Much of software design
involves the ongoing question, where should this code go?
In particular, I would like to achieve three specific things with my code structure:
- Keep things that have to change together as close together in the code as possible.
- Allow unrelated things in the code to change independently (also known as orthogonality).
- Minimize duplication in the code.
To
achieve these three goals, I need some tools to help me know where new
code should go and some other tools to help me recognize when I've put
code in the wrong place.
By
and large, these goals are closely related to the classic code
qualities of cohesion and coupling. I achieve these goals by moving
toward higher cohesion and looser coupling. Of course, first we need to
understand what these qualities mean and why coupling and cohesion are
helpful concepts. Then I'd like to discuss some of what I'm going to
call "design vectors" that help us move toward better structures and
recognize when we need to move away from bad structures that have crept
into our code.
Just
as a note, I'm the primary developer of an open source inversion of
control (IOC) tool called StructureMap. I'm going to be using some
real-life examples from StructureMap to illustrate the design problems
that these vectors address. In other words, don't make the same mistakes
that I made.
Decrease Coupling
You
can't help but hear the terms "loose coupling" or "tight coupling" in
almost any discussion on software design. Coupling among classes or
subsystems is a measure of how interconnected those classes or
subsystems are. Tight coupling means that related classes have to know
internal details of each other, changes ripple through the system, and
the system is potentially harder to understand. Figure 1
shows a contrived sample of a business-processing module that is very
tightly coupled to various other concerns besides the business logic.

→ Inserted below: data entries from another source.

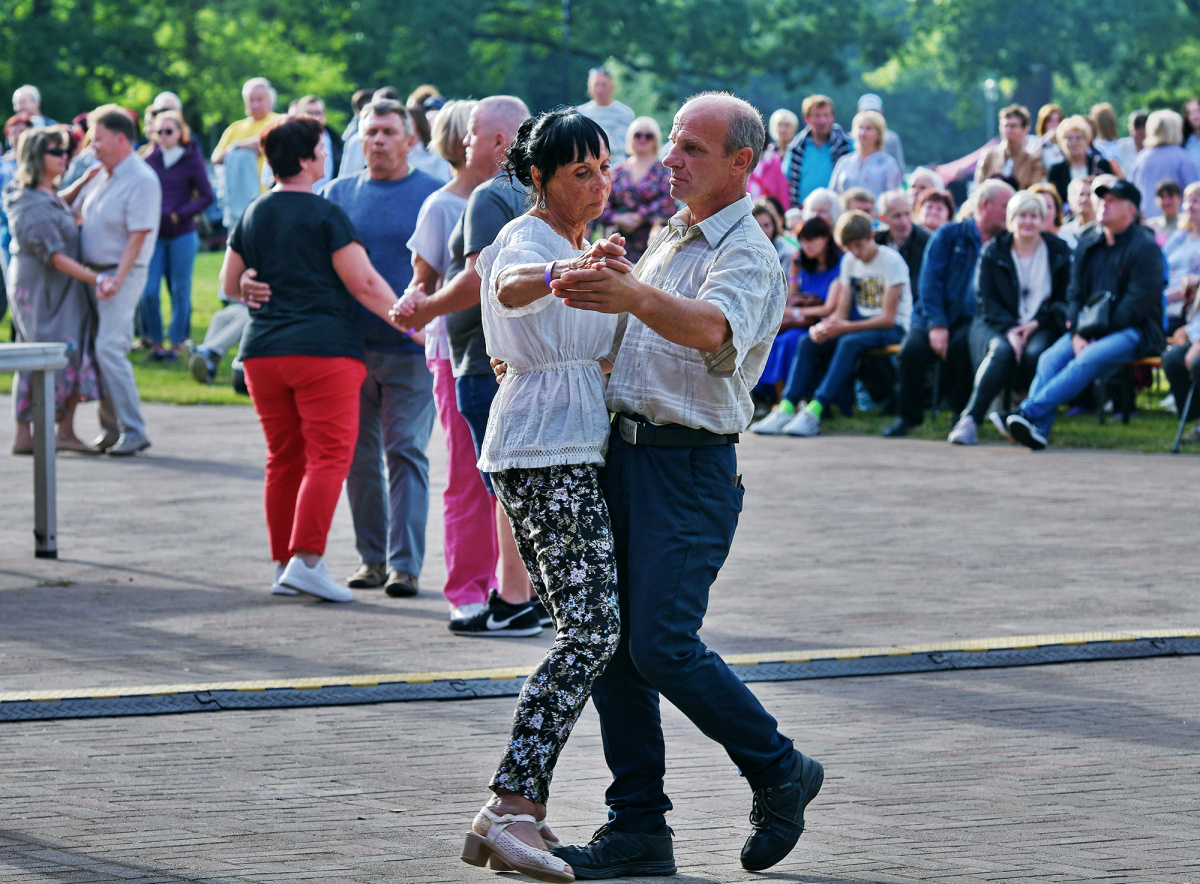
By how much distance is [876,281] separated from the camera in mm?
14312

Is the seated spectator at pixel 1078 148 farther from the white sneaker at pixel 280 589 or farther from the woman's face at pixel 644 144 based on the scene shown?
the white sneaker at pixel 280 589

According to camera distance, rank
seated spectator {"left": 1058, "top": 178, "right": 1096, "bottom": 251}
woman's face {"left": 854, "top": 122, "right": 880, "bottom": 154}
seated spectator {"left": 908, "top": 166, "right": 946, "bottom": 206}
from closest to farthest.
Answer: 1. seated spectator {"left": 1058, "top": 178, "right": 1096, "bottom": 251}
2. seated spectator {"left": 908, "top": 166, "right": 946, "bottom": 206}
3. woman's face {"left": 854, "top": 122, "right": 880, "bottom": 154}

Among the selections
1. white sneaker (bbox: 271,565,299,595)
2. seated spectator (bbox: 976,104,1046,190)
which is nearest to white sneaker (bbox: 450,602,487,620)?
white sneaker (bbox: 271,565,299,595)

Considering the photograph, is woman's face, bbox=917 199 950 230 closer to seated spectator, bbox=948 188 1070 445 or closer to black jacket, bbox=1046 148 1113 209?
seated spectator, bbox=948 188 1070 445

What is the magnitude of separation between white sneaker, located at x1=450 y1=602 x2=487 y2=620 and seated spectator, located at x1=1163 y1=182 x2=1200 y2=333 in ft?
28.3

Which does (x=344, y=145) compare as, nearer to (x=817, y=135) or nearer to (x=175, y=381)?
(x=175, y=381)

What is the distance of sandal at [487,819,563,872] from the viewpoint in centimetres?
428

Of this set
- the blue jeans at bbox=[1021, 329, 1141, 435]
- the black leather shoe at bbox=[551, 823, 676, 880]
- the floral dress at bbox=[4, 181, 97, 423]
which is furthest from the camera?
the blue jeans at bbox=[1021, 329, 1141, 435]

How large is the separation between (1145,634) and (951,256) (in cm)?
731

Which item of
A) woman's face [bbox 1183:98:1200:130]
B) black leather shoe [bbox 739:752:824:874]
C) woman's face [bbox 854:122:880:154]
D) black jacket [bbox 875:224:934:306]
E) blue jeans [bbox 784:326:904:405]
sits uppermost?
woman's face [bbox 1183:98:1200:130]

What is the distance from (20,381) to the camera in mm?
12180

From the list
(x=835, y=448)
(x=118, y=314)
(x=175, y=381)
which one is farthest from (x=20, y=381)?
(x=835, y=448)

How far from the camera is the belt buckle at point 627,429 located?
4355 mm

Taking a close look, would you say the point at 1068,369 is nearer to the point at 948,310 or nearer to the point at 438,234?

Figure 1 Tightly Coupled Code
public class BusinessLogicClass { public void DoSomething() { // Go get some configuration int threshold = int.Parse(ConfigurationManager.AppSettings["threshold"]); string connectionString = ConfigurationManager.AppSettings["connectionString"]; string sql = @"select * from things size > "; sql += threshold; using (SqlConnection connection = new SqlConnection(connectionString)) { connection.Open(); SqlCommand command = new SqlCommand(sql, connection); using (SqlDataReader reader = command.ExecuteReader()) { while (reader.Read()) { string name = reader["Name"].ToString(); string destination = reader["destination"].ToString(); // do some business logic in here doSomeBusinessLogic(name, destination, connection); } } } } }
Let's
say that what we really care about is the actual business processing,
but our business logic code is intertwined with data-access concerns and
configuration settings. So what's potentially wrong with this style of
code?
The
first problem is that the code is somewhat hard to understand because
of the way the different concerns are intertwined. I'll discuss this
further in the next section on cohesion.
The
second problem is that any changes in data-access strategy, database
structure, or configuration strategies will ripple through the business
logic code as well because it's all in one code file. This business
logic knows too much about the underlying infrastructure.
Third,
we can't reuse the business logic code independent of the specific
database structure or without the existence of the AppSettings keys. We
also can't reuse the data-access functionality embedded in the
BusinessLogicClass. That coupling between data access and business logic
might not be an issue, but what if we want to repurpose this business
logic for usage against data entered directly into an Excel spreadsheet
by analysts? What if we want to test or debug the business logic by
itself? We can't do any of that because the business logic is tightly
coupled to the data-access code. The business logic would be a lot
easier to change if we could isolate it from the other concerns.
To summarize, the goals behind achieving loose coupling between classes and modules are to:
- Make the code easier to read.
- Make our classes easier to consume by other developers by hiding the ugly inner workings of our classes behind well-designed APIs.
- Isolate potential changes to a small area of code.
- Reuse classes in completely new contexts.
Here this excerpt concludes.